# BRIEF:
Would you reproduce the whole listing exactly, minus its images?
+---+
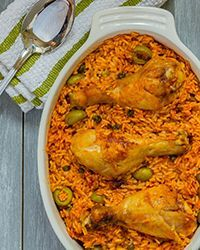 Arroz con Pollo (Puerto Rican Rice with Chicken) | Hace el sofrito a mano (tomato, bell pepper, onion, garlic, cilantro, evo)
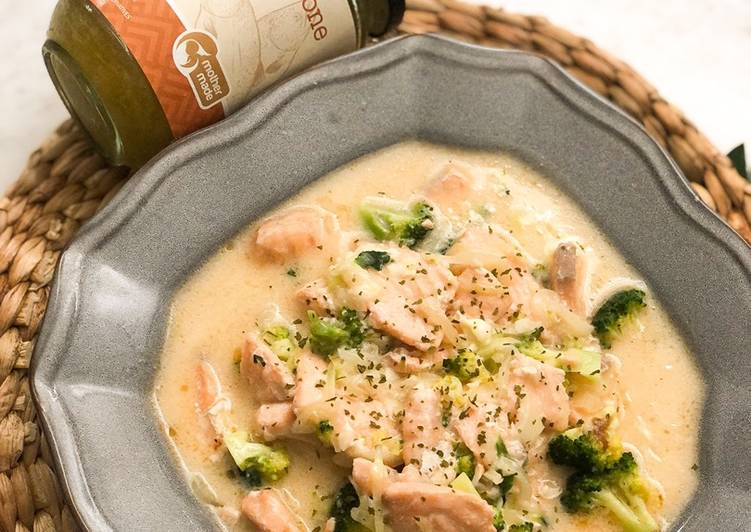 Creamy Salmon and Broccoli Soup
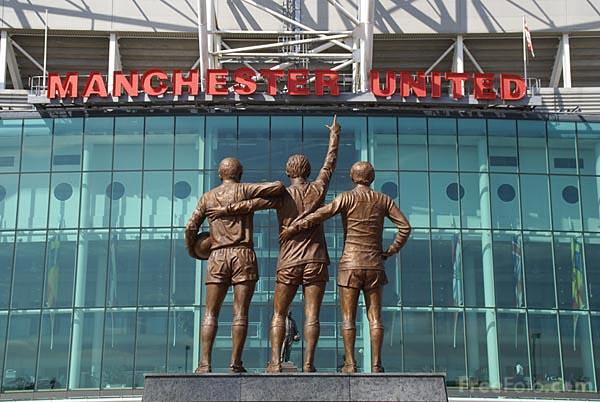 Santíssima Trindade: Law, Best e Charlton, estátua que fica na entrada de OT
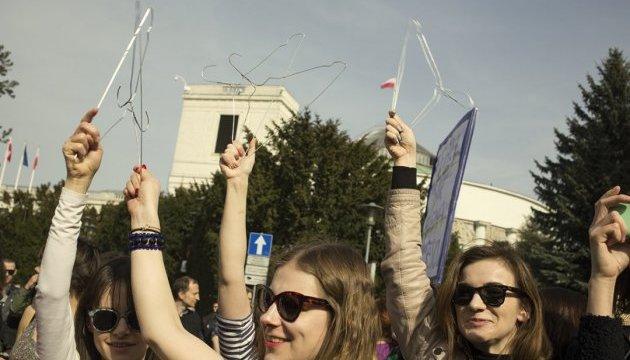 У Польщі жінки збирають загальнонаціональний страйк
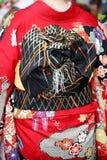 Japońska młoda kobieta jest ubranym tradycyjnego kimono Zdjęcia Royalty Free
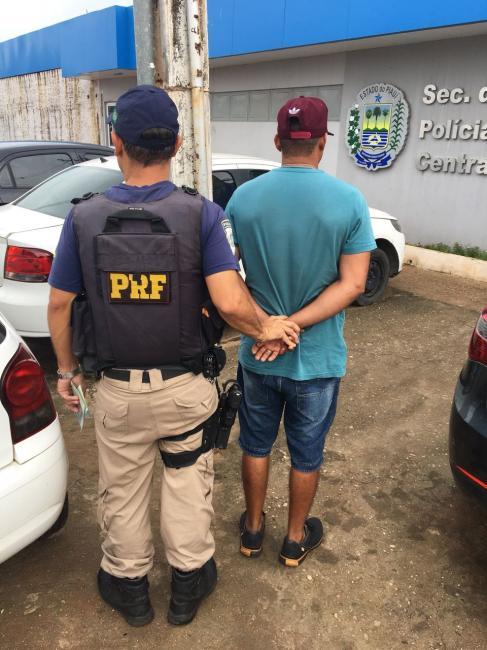 Motorista é preso na BR-316 ao apresentar CNH falsa à polícia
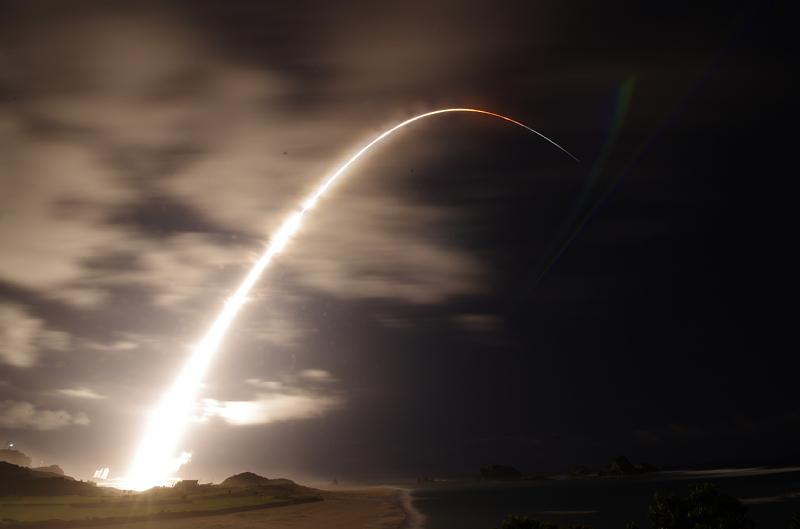 H2B F5 打ち上げ写真をもうひとつ。これは広角レンズ。 http://t.co/25iZWXPPbL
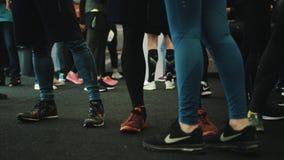Pés dos atletas dos corredores que preparam-se para a raça de maratona filme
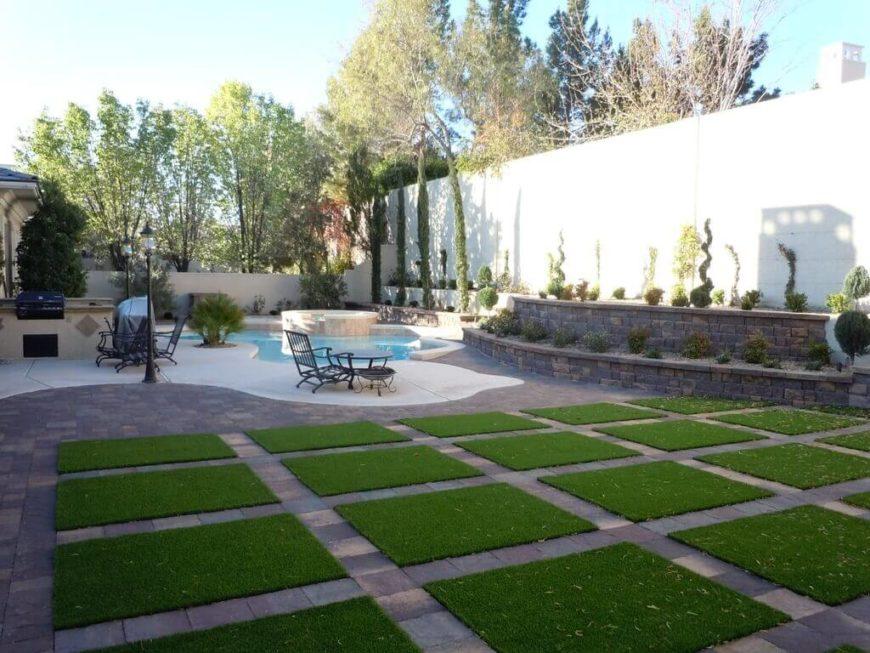 27 Amazing Backyard Astro Turf Ideas on Turf Backyard Ideas id=44693
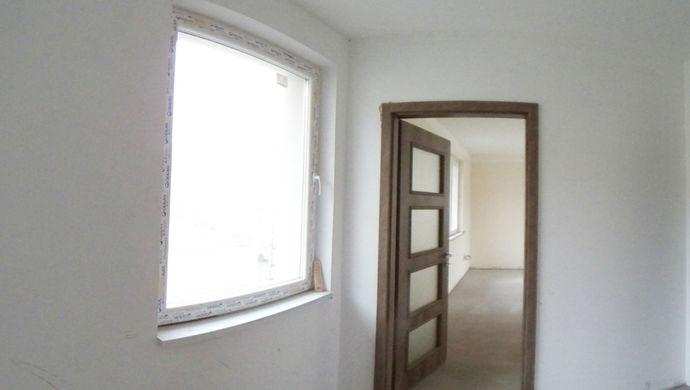 1. kép   Eladó Családi ház, Szolnok (#143700)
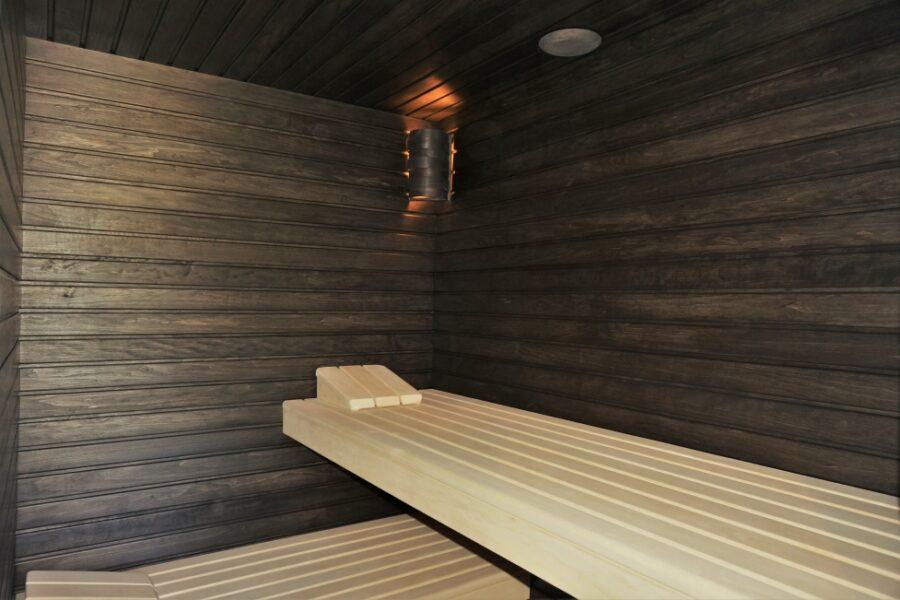 Sauna fińska w kolorze czerni.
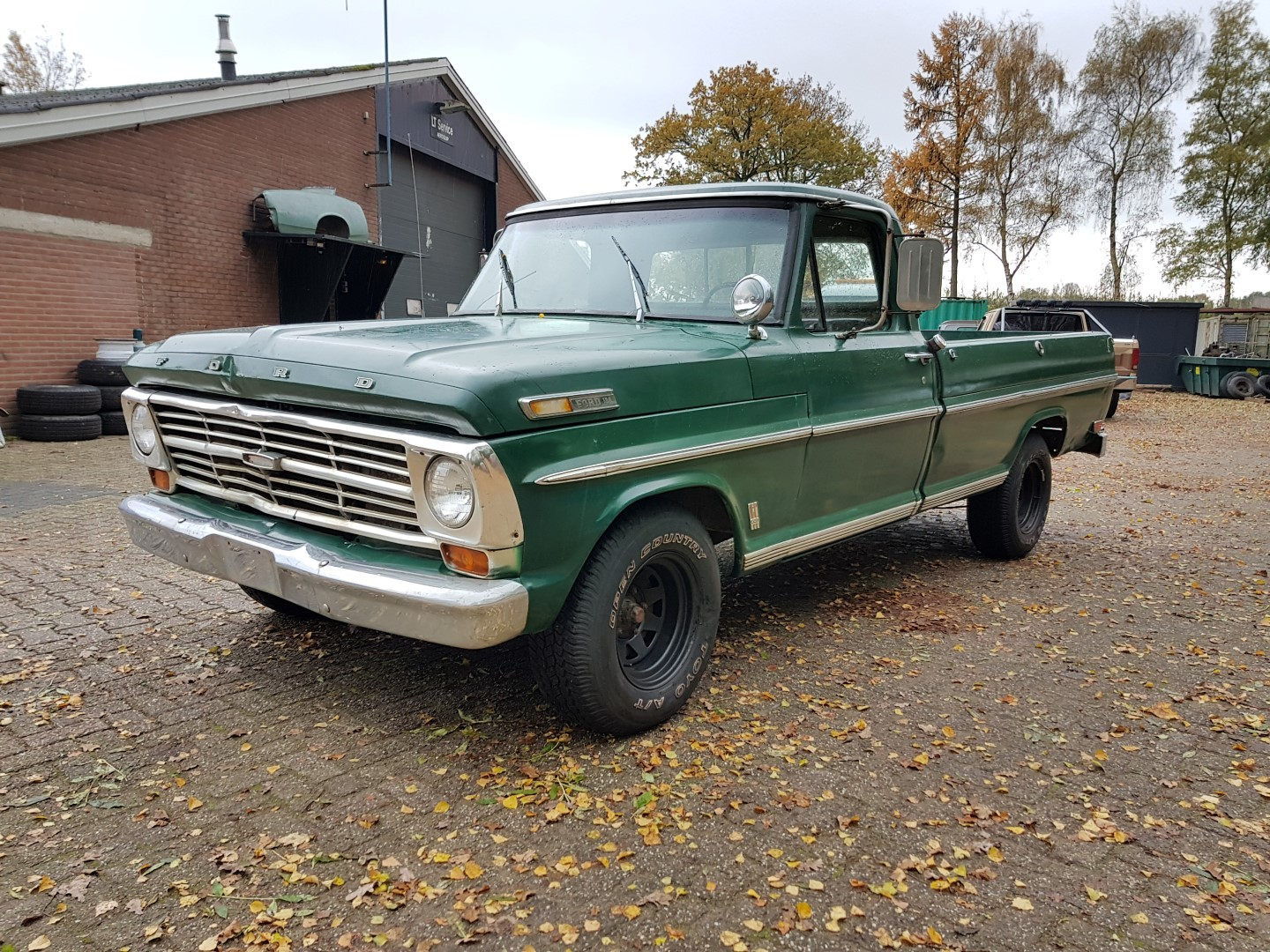1968 ford f100 with 390ci 2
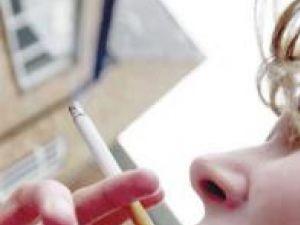 Studiu: Adolescenţii care se simt relaxaţi după prima ţigară fumată pot deveni dependenţi
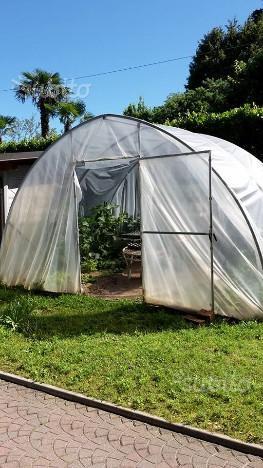 Vendo serra per orto usata posot class for Serra agricola usata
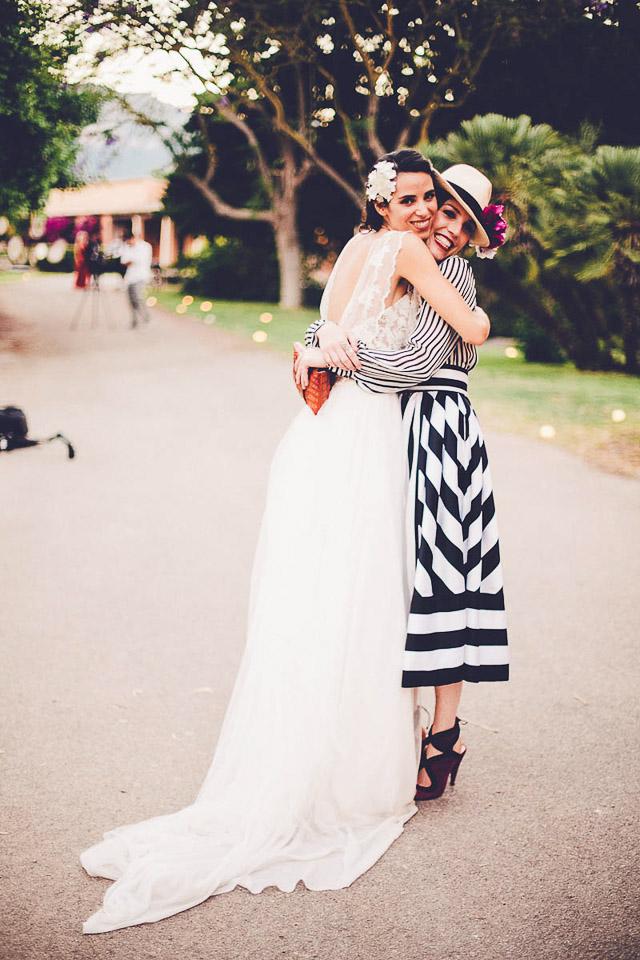 Resultado de imagen de vestidos rayas verticales boda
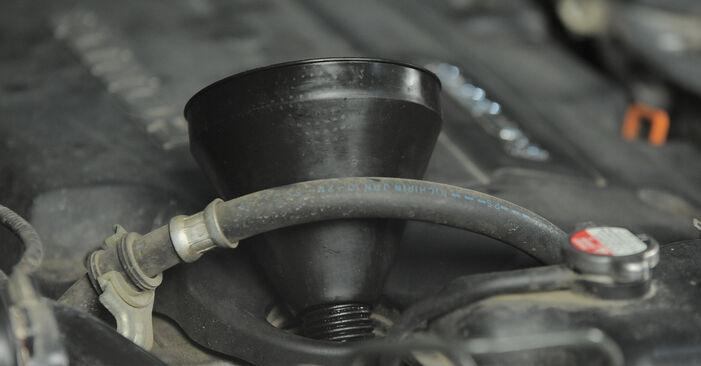 Ölfilter beim HONDA CR-V 2.4 4WD 2002 selber erneuern - DIY-Manual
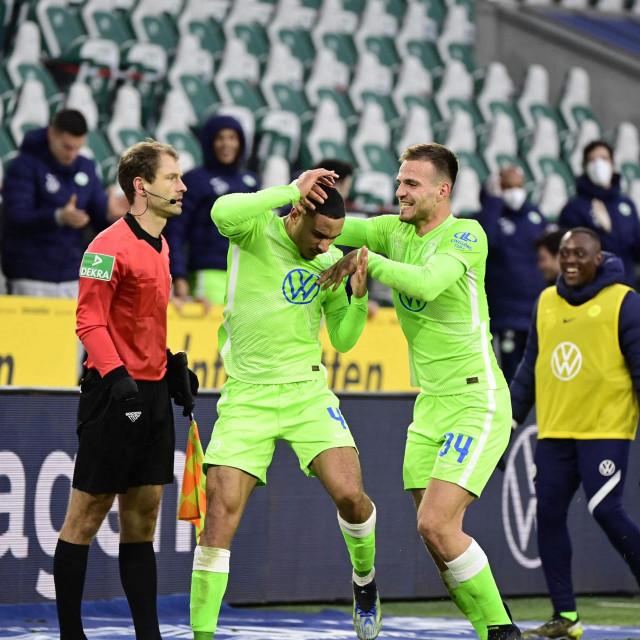 Pongračić i Lacroix slave gol Wolfsburga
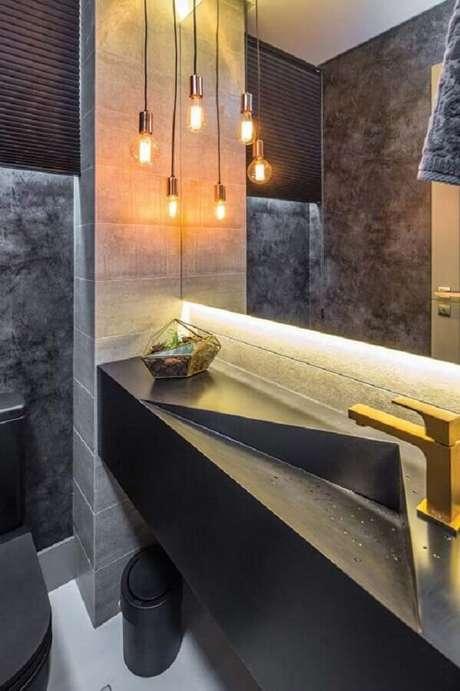 1. Bancada cinza com cuba esculpida para banheiro social moderno com detalhes em dourado – Foto: Home Fashion Trend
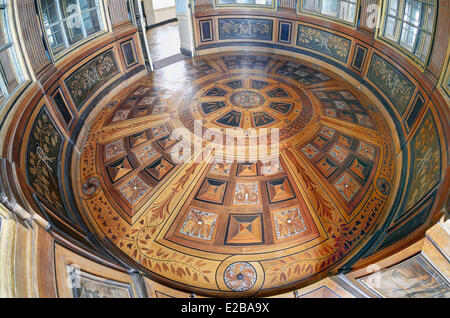 France, Yvelines, Maisons Laffitte, castle of Maisons, the Mirrors room and its parquet veneered in marquetry pattern - Stock Photo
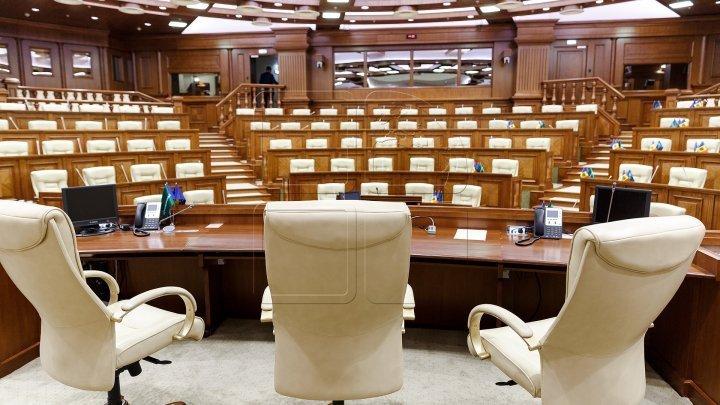 Platforma DA şi PDM nu pupă niciun loc în Parlament la următoarele alegeri. Vezi ce formaţiuni ar intra în Legislativ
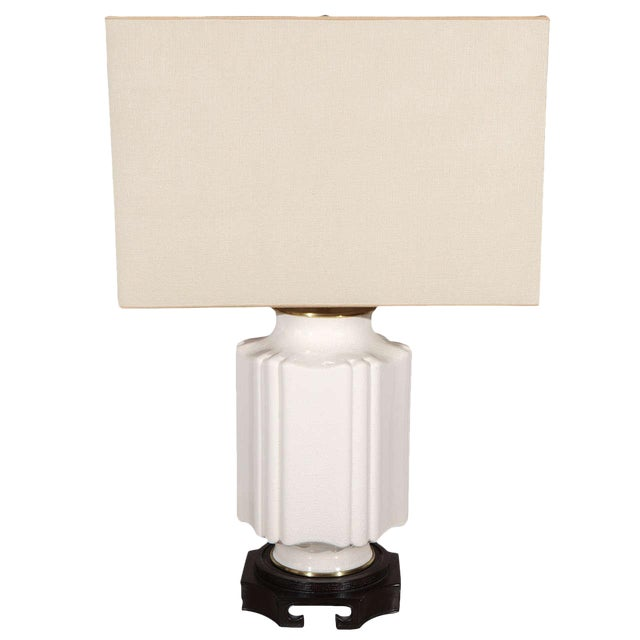 Chinoiserie White Crackle Glaze Table Lamp For Sale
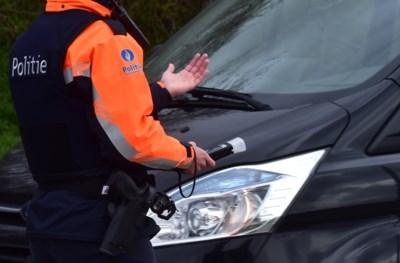 Agent krijgt speeksel in het gezicht tijdens arrestatie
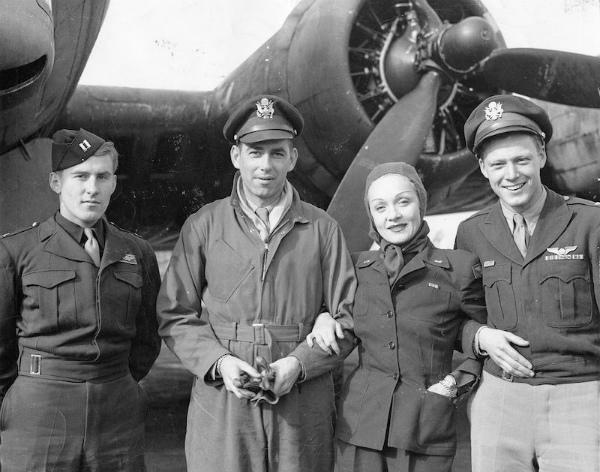 5-Dietrich con gli aviatori del 401° Bomb Group – 29 settembre 1944.jpg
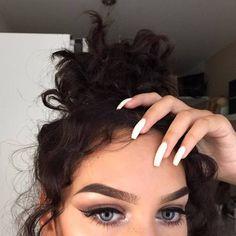 Imagem de girl, nails, and makeup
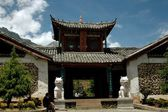 Lijiang Twp, China: Entrance Gate to Ju Zhu Qing Tian Stone Village — Stock Photo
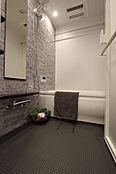 石目柄のパネルが印象的なバスルーム。暖房や洗濯物の乾燥、涼風など快適に過ごせる浴室換気乾燥機が標準搭載です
+---+
# TASK RESULT:
 Arroz con Pollo (Puerto Rican Rice with Chicken) | Hace el sofrito a mano (tomato, bell pepper, onion, garlic, cilantro, evo)
 Creamy Salmon and Broccoli Soup
 Santíssima Trindade: Law, Best e Charlton, estátua que fica na entrada de OT
 У Польщі жінки збирають загальнонаціональний страйк
 Japońska młoda kobieta jest ubranym tradycyjnego kimono Zdjęcia Royalty Free
 Motorista é preso na BR-316 ao apresentar CNH falsa à polícia
 H2B F5 打ち上げ写真をもうひとつ。これは広角レンズ。 http://t.co/25iZWXPPbL
Pés dos atletas dos corredores que preparam-se para a raça de maratona filme
 27 Amazing Backyard Astro Turf Ideas on Turf Backyard Ideas id=44693
 1. kép   Eladó Családi ház, Szolnok (#143700)
 Sauna fińska w kolorze czerni.
1968 ford f100 with 390ci 2
 Studiu: Adolescenţii care se simt relaxaţi după prima ţigară fumată pot deveni dependenţi
 Vendo serra per orto usata posot class for Serra agricola usata
 Resultado de imagen de vestidos rayas verticales boda
 Ölfilter beim HONDA CR-V 2.4 4WD 2002 selber erneuern - DIY-Manual
 Pongračić i Lacroix slave gol Wolfsburga
 1. Bancada cinza com cuba esculpida para banheiro social moderno com detalhes em dourado – Foto: Home Fashion Trend
 France, Yvelines, Maisons Laffitte, castle of Maisons, the Mirrors room and its parquet veneered in marquetry pattern - Stock Photo
 Platforma DA şi PDM nu pupă niciun loc în Parlament la următoarele alegeri. Vezi ce formaţiuni ar intra în Legislativ
 Chinoiserie White Crackle Glaze Table Lamp For Sale
 Agent krijgt speeksel in het gezicht tijdens arrestatie
 5-Dietrich con gli aviatori del 401° Bomb Group – 29 settembre 1944.jpg
 Imagem de girl, nails, and makeup
 Lijiang Twp, China: Entrance Gate to Ju Zhu Qing Tian Stone Village — Stock Photo
 石目柄のパネルが印象的なバスルーム。暖房や洗濯物の乾燥、涼風など快適に過ごせる浴室換気乾燥機が標準搭載です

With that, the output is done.